> Stored items

□ □ □ □ □ □ □

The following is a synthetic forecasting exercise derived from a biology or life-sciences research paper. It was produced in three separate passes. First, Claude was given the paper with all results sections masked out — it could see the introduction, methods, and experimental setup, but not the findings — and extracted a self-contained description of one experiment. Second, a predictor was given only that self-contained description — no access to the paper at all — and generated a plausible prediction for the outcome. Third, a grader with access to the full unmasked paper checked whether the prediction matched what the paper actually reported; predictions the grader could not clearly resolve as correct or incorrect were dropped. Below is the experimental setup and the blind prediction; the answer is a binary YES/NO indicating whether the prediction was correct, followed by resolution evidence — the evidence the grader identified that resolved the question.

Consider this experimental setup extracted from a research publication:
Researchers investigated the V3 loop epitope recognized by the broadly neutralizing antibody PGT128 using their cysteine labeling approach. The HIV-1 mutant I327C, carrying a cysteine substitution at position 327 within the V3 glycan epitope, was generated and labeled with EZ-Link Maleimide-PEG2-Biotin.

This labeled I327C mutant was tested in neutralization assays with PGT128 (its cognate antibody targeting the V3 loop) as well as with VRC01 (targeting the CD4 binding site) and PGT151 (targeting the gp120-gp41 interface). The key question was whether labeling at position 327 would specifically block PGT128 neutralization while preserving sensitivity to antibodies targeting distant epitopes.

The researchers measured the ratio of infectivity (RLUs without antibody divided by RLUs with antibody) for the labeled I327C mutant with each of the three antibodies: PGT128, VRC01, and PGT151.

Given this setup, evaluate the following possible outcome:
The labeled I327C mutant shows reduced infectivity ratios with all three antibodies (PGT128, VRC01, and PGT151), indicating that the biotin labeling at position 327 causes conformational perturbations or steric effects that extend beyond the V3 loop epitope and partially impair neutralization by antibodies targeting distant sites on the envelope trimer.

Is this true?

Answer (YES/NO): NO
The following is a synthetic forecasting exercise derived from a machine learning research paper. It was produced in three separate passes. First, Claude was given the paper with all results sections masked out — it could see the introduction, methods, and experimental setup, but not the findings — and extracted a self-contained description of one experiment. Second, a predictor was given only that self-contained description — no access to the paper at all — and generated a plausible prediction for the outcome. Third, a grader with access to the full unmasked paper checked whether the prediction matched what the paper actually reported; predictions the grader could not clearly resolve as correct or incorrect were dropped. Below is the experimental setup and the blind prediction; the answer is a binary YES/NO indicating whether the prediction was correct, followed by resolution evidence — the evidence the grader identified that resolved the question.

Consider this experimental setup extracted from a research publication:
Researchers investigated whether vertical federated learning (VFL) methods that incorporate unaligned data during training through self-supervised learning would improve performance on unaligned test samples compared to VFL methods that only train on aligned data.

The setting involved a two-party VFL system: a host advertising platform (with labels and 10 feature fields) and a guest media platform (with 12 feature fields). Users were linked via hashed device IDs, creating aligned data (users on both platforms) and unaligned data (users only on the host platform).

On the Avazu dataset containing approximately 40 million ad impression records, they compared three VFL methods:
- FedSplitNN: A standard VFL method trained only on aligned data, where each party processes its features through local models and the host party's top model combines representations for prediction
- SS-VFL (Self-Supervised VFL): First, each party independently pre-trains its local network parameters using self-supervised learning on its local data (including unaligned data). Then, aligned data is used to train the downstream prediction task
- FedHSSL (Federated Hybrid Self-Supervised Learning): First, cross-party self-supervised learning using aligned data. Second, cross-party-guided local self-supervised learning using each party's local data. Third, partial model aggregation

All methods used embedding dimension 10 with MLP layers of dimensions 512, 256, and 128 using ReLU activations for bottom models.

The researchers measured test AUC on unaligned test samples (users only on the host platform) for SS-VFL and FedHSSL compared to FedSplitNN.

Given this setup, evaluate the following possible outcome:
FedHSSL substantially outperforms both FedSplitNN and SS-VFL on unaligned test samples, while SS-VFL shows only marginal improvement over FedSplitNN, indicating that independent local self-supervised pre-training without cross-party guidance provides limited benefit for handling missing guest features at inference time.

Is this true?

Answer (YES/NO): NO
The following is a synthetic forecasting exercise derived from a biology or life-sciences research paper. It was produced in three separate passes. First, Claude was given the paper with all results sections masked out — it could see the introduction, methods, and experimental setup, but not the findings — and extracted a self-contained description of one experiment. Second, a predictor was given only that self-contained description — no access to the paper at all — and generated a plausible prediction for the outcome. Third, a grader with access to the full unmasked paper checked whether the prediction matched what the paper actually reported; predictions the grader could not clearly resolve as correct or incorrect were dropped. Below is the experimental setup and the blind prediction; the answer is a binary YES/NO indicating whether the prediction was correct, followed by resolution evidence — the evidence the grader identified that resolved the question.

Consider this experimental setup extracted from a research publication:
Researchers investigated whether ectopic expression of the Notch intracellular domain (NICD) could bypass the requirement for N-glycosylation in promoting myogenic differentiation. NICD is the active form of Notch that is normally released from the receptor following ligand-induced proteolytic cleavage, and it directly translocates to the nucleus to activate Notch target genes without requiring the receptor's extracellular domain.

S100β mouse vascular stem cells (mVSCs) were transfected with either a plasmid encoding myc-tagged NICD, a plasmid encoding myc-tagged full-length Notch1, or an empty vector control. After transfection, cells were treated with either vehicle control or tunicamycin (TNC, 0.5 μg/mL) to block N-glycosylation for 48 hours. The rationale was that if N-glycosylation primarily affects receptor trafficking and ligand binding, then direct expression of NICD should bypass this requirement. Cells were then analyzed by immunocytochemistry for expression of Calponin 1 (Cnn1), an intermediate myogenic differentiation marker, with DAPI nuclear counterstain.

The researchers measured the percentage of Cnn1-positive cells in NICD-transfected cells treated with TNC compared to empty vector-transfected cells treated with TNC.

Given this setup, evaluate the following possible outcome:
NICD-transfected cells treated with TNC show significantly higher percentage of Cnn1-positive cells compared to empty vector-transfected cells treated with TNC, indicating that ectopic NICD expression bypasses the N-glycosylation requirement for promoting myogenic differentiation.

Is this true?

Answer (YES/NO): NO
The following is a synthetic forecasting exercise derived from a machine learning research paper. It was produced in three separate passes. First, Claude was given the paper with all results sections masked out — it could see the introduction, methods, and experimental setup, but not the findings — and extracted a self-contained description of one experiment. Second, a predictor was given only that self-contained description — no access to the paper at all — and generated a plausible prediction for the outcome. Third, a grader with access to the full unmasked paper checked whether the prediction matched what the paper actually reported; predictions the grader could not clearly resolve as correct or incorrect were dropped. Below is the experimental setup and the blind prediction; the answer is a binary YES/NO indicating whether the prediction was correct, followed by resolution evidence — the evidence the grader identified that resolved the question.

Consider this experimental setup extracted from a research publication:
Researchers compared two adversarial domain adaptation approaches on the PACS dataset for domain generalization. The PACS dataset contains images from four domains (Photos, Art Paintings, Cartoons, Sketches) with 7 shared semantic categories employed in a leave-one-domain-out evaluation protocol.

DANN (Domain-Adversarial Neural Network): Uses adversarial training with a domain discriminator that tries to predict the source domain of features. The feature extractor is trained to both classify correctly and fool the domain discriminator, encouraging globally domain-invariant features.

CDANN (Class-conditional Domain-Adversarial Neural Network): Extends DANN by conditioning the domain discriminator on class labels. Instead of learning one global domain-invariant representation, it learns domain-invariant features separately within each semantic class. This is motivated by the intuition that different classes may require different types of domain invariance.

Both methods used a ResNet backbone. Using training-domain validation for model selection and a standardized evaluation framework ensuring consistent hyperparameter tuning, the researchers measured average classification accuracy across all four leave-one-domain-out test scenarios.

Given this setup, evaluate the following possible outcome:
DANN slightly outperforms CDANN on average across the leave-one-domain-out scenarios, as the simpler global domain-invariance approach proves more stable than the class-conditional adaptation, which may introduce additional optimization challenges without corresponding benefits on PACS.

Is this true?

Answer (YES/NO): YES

□ □ □ □ □ □ □

> Assigned task
Each record shown above must be reproduced exactly.

> Exercise response
The following is a synthetic forecasting exercise derived from a biology or life-sciences research paper. It was produced in three separate passes. First, Claude was given the paper with all results sections masked out — it could see the introduction, methods, and experimental setup, but not the findings — and extracted a self-contained description of one experiment. Second, a predictor was given only that self-contained description — no access to the paper at all — and generated a plausible prediction for the outcome. Third, a grader with access to the full unmasked paper checked whether the prediction matched what the paper actually reported; predictions the grader could not clearly resolve as correct or incorrect were dropped. Below is the experimental setup and the blind prediction; the answer is a binary YES/NO indicating whether the prediction was correct, followed by resolution evidence — the evidence the grader identified that resolved the question.

Consider this experimental setup extracted from a research publication:
Researchers investigated the V3 loop epitope recognized by the broadly neutralizing antibody PGT128 using their cysteine labeling approach. The HIV-1 mutant I327C, carrying a cysteine substitution at position 327 within the V3 glycan epitope, was generated and labeled with EZ-Link Maleimide-PEG2-Biotin.

This labeled I327C mutant was tested in neutralization assays with PGT128 (its cognate antibody targeting the V3 loop) as well as with VRC01 (targeting the CD4 binding site) and PGT151 (targeting the gp120-gp41 interface). The key question was whether labeling at position 327 would specifically block PGT128 neutralization while preserving sensitivity to antibodies targeting distant epitopes.

The researchers measured the ratio of infectivity (RLUs without antibody divided by RLUs with antibody) for the labeled I327C mutant with each of the three antibodies: PGT128, VRC01, and PGT151.

Given this setup, evaluate the following possible outcome:
The labeled I327C mutant shows reduced infectivity ratios with all three antibodies (PGT128, VRC01, and PGT151), indicating that the biotin labeling at position 327 causes conformational perturbations or steric effects that extend beyond the V3 loop epitope and partially impair neutralization by antibodies targeting distant sites on the envelope trimer.

Is this true?

Answer (YES/NO): NO
The following is a synthetic forecasting exercise derived from a machine learning research paper. It was produced in three separate passes. First, Claude was given the paper with all results sections masked out — it could see the introduction, methods, and experimental setup, but not the findings — and extracted a self-contained description of one experiment. Second, a predictor was given only that self-contained description — no access to the paper at all — and generated a plausible prediction for the outcome. Third, a grader with access to the full unmasked paper checked whether the prediction matched what the paper actually reported; predictions the grader could not clearly resolve as correct or incorrect were dropped. Below is the experimental setup and the blind prediction; the answer is a binary YES/NO indicating whether the prediction was correct, followed by resolution evidence — the evidence the grader identified that resolved the question.

Consider this experimental setup extracted from a research publication:
Researchers investigated whether vertical federated learning (VFL) methods that incorporate unaligned data during training through self-supervised learning would improve performance on unaligned test samples compared to VFL methods that only train on aligned data.

The setting involved a two-party VFL system: a host advertising platform (with labels and 10 feature fields) and a guest media platform (with 12 feature fields). Users were linked via hashed device IDs, creating aligned data (users on both platforms) and unaligned data (users only on the host platform).

On the Avazu dataset containing approximately 40 million ad impression records, they compared three VFL methods:
- FedSplitNN: A standard VFL method trained only on aligned data, where each party processes its features through local models and the host party's top model combines representations for prediction
- SS-VFL (Self-Supervised VFL): First, each party independently pre-trains its local network parameters using self-supervised learning on its local data (including unaligned data). Then, aligned data is used to train the downstream prediction task
- FedHSSL (Federated Hybrid Self-Supervised Learning): First, cross-party self-supervised learning using aligned data. Second, cross-party-guided local self-supervised learning using each party's local data. Third, partial model aggregation

All methods used embedding dimension 10 with MLP layers of dimensions 512, 256, and 128 using ReLU activations for bottom models.

The researchers measured test AUC on unaligned test samples (users only on the host platform) for SS-VFL and FedHSSL compared to FedSplitNN.

Given this setup, evaluate the following possible outcome:
FedHSSL substantially outperforms both FedSplitNN and SS-VFL on unaligned test samples, while SS-VFL shows only marginal improvement over FedSplitNN, indicating that independent local self-supervised pre-training without cross-party guidance provides limited benefit for handling missing guest features at inference time.

Is this true?

Answer (YES/NO): NO
The following is a synthetic forecasting exercise derived from a biology or life-sciences research paper. It was produced in three separate passes. First, Claude was given the paper with all results sections masked out — it could see the introduction, methods, and experimental setup, but not the findings — and extracted a self-contained description of one experiment. Second, a predictor was given only that self-contained description — no access to the paper at all — and generated a plausible prediction for the outcome. Third, a grader with access to the full unmasked paper checked whether the prediction matched what the paper actually reported; predictions the grader could not clearly resolve as correct or incorrect were dropped. Below is the experimental setup and the blind prediction; the answer is a binary YES/NO indicating whether the prediction was correct, followed by resolution evidence — the evidence the grader identified that resolved the question.

Consider this experimental setup extracted from a research publication:
Researchers investigated whether ectopic expression of the Notch intracellular domain (NICD) could bypass the requirement for N-glycosylation in promoting myogenic differentiation. NICD is the active form of Notch that is normally released from the receptor following ligand-induced proteolytic cleavage, and it directly translocates to the nucleus to activate Notch target genes without requiring the receptor's extracellular domain.

S100β mouse vascular stem cells (mVSCs) were transfected with either a plasmid encoding myc-tagged NICD, a plasmid encoding myc-tagged full-length Notch1, or an empty vector control. After transfection, cells were treated with either vehicle control or tunicamycin (TNC, 0.5 μg/mL) to block N-glycosylation for 48 hours. The rationale was that if N-glycosylation primarily affects receptor trafficking and ligand binding, then direct expression of NICD should bypass this requirement. Cells were then analyzed by immunocytochemistry for expression of Calponin 1 (Cnn1), an intermediate myogenic differentiation marker, with DAPI nuclear counterstain.

The researchers measured the percentage of Cnn1-positive cells in NICD-transfected cells treated with TNC compared to empty vector-transfected cells treated with TNC.

Given this setup, evaluate the following possible outcome:
NICD-transfected cells treated with TNC show significantly higher percentage of Cnn1-positive cells compared to empty vector-transfected cells treated with TNC, indicating that ectopic NICD expression bypasses the N-glycosylation requirement for promoting myogenic differentiation.

Is this true?

Answer (YES/NO): NO
The following is a synthetic forecasting exercise derived from a machine learning research paper. It was produced in three separate passes. First, Claude was given the paper with all results sections masked out — it could see the introduction, methods, and experimental setup, but not the findings — and extracted a self-contained description of one experiment. Second, a predictor was given only that self-contained description — no access to the paper at all — and generated a plausible prediction for the outcome. Third, a grader with access to the full unmasked paper checked whether the prediction matched what the paper actually reported; predictions the grader could not clearly resolve as correct or incorrect were dropped. Below is the experimental setup and the blind prediction; the answer is a binary YES/NO indicating whether the prediction was correct, followed by resolution evidence — the evidence the grader identified that resolved the question.

Consider this experimental setup extracted from a research publication:
Researchers compared two adversarial domain adaptation approaches on the PACS dataset for domain generalization. The PACS dataset contains images from four domains (Photos, Art Paintings, Cartoons, Sketches) with 7 shared semantic categories employed in a leave-one-domain-out evaluation protocol.

DANN (Domain-Adversarial Neural Network): Uses adversarial training with a domain discriminator that tries to predict the source domain of features. The feature extractor is trained to both classify correctly and fool the domain discriminator, encouraging globally domain-invariant features.

CDANN (Class-conditional Domain-Adversarial Neural Network): Extends DANN by conditioning the domain discriminator on class labels. Instead of learning one global domain-invariant representation, it learns domain-invariant features separately within each semantic class. This is motivated by the intuition that different classes may require different types of domain invariance.

Both methods used a ResNet backbone. Using training-domain validation for model selection and a standardized evaluation framework ensuring consistent hyperparameter tuning, the researchers measured average classification accuracy across all four leave-one-domain-out test scenarios.

Given this setup, evaluate the following possible outcome:
DANN slightly outperforms CDANN on average across the leave-one-domain-out scenarios, as the simpler global domain-invariance approach proves more stable than the class-conditional adaptation, which may introduce additional optimization challenges without corresponding benefits on PACS.

Is this true?

Answer (YES/NO): YES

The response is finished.